The amount of allocation money was, frankly, shocking. The deal will be even more costly once Molino and Minnesota negotiate a new deal. Lagos and Budalic said any discussion about the trade should weigh the fact that, as an expansion team, Minnesota had plenty of allocation money and plenty of cap space. Sources earlier this offseason indicated the expansion teams started with approximately $2 million in GAM and another $1.5 million in TAM.
“We’re building a team and we have resources and assets some teams in MLS don’t have right now,” Lagos said. “In other areas, we don’t have as much because they have existing teams and players. So, it’s both an advantage and challenging. We only have certain types of assets in a deal like this.”

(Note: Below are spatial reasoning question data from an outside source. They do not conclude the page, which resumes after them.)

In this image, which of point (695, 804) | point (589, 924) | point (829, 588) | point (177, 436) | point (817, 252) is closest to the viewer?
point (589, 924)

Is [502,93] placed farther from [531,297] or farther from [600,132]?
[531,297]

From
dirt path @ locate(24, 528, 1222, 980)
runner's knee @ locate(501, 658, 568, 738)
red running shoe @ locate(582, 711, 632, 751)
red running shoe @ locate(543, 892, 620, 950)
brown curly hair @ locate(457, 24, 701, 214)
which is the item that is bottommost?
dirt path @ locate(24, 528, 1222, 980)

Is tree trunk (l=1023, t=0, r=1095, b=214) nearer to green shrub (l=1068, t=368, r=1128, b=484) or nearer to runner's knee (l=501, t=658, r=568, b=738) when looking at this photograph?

Lagos also insisted this deal was an indication of a quickly-changing market in which players are being valued differently within the league. My view: In a league where TAM players are at a premium, signing a midfielder you know – with proven success in the league, and with knowledge of your coach and system – should also come at a premium, especially considering the price tags elsewhere in the world.
“The league is changing fast in what the market is and what valuation is,” he said. “I don’t want to say we don’t look at the past and try to do market value, but we also know the league is changing about how it is going to value players in the future. This deal was a part of that potential transition.”
Now Molino needs to live up to the price tag.